"Companies are always searching for good leaders to motivate others and keep the organization's goals and objectives at the forefront. Companies also recognize individuals who have advanced education or training and are willing to compensate them as such," he says.
In the long run, staying up to date in your field will serve your career well and keep your skills from being eclipsed by the whippersnappers flooding out of college.
Everything has changed at such a rapid pace that workers in technical fields such as health care and information technology quickly find themselves as out of date as a circa 1980s Commodore 64 at a LAN party -- unless they continue their training and education.
"They say now, with technology today, the knowledge that college students have learned in engineering is in obsolescence by the beginning of their sophomore year. So that by the time they graduate, virtually the only thing of value is what they have picked up in the past 18 months," says Riviera Advisors' Dan Kilgore.
Some companies will even pay for the training or send you back to school if it's in your field. Not keeping ahead of the knowledge curve can put you way behind it, and that sends the wrong message to your employer.
Avoid not-my-job syndromeTo paraphrase President John F. Kennedy, ask not what your company can do for you, ask what you can do for your company.
Every job comes with some "scut," or menial, work -- even more so if the business is hemorrhaging employees. There's likely the same amount of work but fewer people manning the stations.
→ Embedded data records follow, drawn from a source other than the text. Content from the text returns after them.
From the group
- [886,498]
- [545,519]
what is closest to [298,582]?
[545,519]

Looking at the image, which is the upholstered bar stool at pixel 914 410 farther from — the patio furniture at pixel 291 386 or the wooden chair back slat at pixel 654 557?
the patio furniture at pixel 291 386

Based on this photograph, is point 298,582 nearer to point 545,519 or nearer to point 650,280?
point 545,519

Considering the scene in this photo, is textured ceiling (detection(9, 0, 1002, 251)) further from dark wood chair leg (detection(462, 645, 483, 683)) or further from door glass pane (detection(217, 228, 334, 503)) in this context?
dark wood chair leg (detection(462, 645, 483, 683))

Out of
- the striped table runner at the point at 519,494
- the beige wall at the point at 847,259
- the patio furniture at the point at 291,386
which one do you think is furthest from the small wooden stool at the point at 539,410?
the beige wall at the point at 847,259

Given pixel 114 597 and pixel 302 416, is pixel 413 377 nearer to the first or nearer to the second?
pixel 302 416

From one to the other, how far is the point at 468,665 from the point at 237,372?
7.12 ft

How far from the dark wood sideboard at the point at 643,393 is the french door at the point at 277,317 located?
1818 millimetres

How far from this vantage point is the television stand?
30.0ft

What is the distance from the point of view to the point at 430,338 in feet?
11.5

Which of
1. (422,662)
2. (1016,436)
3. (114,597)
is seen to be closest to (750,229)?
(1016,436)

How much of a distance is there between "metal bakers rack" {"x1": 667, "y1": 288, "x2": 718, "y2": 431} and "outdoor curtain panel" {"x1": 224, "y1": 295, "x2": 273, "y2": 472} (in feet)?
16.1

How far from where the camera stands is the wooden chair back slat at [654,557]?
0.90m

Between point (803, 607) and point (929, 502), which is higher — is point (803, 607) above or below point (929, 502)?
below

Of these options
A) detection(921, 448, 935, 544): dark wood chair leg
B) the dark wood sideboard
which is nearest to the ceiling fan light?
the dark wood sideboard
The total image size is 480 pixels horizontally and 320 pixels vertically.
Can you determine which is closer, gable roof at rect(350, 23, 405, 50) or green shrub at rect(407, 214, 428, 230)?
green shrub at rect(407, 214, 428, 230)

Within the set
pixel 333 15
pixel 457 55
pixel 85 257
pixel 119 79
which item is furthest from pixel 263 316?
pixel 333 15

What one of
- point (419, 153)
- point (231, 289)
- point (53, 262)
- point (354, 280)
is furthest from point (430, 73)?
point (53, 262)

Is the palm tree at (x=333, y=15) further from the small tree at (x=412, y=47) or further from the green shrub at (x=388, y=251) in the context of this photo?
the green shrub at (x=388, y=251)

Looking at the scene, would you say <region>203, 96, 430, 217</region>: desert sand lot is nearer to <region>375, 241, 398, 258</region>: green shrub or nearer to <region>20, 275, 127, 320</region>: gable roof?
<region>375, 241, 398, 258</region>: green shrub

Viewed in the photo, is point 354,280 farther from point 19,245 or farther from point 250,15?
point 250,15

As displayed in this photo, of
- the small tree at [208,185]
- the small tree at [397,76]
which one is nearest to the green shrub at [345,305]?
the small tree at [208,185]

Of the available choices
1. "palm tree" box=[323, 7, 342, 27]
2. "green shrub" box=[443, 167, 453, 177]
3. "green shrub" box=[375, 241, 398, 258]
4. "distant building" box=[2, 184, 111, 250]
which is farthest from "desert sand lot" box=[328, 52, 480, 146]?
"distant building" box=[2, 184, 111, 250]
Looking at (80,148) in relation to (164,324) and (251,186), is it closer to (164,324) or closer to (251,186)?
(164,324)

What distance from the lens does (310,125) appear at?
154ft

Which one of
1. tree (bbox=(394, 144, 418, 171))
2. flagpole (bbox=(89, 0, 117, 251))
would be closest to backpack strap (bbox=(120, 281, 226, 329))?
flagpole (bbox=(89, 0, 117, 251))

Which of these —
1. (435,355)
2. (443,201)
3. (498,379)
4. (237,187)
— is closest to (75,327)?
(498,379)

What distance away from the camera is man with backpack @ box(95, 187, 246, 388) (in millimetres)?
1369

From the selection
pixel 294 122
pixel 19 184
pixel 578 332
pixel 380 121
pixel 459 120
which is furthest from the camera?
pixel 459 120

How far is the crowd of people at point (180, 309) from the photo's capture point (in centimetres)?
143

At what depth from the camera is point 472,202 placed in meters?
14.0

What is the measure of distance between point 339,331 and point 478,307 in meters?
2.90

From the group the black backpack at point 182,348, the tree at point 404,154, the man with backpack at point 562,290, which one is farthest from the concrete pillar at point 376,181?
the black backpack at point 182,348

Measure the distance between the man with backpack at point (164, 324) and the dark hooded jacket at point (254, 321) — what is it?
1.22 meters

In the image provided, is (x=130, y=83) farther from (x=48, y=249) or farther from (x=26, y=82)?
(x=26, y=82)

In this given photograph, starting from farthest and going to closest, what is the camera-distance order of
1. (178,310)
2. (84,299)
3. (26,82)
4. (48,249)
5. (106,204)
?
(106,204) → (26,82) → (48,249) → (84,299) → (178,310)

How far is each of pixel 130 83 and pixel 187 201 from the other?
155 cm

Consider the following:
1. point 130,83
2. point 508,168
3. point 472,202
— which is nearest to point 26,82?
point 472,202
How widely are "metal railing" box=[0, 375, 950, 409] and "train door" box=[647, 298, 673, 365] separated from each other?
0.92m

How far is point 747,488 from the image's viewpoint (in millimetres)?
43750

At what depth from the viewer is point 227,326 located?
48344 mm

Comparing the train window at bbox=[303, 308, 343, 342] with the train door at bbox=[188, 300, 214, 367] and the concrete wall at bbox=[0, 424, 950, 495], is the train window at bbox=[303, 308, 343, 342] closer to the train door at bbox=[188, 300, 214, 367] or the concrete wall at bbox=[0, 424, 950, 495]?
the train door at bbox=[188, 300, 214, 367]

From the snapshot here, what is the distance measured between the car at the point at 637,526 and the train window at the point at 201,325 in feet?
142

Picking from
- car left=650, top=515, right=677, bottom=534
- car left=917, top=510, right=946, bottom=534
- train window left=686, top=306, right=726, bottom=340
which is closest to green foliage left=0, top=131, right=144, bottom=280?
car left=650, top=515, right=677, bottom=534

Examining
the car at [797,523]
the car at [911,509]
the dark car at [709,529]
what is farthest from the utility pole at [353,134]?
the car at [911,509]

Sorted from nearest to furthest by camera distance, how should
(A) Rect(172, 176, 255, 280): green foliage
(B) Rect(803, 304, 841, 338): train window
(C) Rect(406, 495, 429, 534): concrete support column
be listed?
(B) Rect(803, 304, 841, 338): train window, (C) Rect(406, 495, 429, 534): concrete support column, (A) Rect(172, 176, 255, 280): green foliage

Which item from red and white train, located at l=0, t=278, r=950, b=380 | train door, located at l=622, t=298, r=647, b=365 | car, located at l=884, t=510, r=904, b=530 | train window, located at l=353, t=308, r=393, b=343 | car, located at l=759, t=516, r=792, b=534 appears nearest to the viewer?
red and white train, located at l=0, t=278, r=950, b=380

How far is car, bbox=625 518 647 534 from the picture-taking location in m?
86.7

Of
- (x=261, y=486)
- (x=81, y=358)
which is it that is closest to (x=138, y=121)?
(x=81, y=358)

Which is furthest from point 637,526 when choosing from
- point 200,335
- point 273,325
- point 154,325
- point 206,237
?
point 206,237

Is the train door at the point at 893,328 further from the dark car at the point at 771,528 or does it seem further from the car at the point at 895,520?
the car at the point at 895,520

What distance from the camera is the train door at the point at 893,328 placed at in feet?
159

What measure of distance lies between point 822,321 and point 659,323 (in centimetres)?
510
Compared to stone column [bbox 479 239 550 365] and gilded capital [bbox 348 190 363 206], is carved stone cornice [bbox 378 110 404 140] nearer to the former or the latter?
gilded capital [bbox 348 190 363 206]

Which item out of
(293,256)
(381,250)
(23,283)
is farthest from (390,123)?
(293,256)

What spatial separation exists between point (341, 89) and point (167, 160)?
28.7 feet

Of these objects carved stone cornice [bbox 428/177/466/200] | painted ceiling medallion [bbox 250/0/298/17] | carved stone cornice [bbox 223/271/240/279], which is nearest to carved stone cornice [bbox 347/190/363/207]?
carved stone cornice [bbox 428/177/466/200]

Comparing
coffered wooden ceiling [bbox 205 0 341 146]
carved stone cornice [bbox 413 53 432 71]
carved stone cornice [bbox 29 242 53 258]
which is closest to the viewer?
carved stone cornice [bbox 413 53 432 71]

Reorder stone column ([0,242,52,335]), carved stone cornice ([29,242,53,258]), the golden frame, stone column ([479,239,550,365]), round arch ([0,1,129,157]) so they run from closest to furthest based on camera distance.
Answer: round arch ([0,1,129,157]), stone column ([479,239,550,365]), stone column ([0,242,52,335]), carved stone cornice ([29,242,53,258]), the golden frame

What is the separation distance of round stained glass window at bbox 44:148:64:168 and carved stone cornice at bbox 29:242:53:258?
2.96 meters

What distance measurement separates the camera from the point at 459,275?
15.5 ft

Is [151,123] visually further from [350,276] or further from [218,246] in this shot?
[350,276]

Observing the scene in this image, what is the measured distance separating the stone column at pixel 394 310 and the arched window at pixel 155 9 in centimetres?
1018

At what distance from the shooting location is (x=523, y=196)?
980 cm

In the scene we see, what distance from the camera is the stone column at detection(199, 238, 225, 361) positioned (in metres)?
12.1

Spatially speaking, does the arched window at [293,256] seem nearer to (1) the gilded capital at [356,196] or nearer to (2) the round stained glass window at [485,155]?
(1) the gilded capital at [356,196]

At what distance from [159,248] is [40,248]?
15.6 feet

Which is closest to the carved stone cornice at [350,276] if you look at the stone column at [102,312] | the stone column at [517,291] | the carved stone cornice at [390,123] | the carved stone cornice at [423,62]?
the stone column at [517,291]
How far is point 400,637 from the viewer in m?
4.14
No one enjoys it, and most likely everyone has some scut work to do. Instead of griping, just remember that anything you can do to make your boss happy -- and look good -- is a positive.
"Everyone you work with should share your common goal of making the company thrive during these times. Right now, it's not about us as individuals. It's about us as organizations," says Monster.com's Eric Winegardner.
To survive in today's employment morass, it wouldn't hurt if you bled the company colors and were as pro-organization as any face-painting football fan.
"Be proactive. The company needs to know that you care about them. This isn't about you, the employee. This is about the company," says Scott Kane of Gray Hair Management.
Beyond working as productively as possible to safeguard your job, be positive and genuinely interested in the opinions of your boss and the people you work with -- and get to work.
You really can't do much more than that, except keep up your networking and make sure your resume is up to date -- just in case.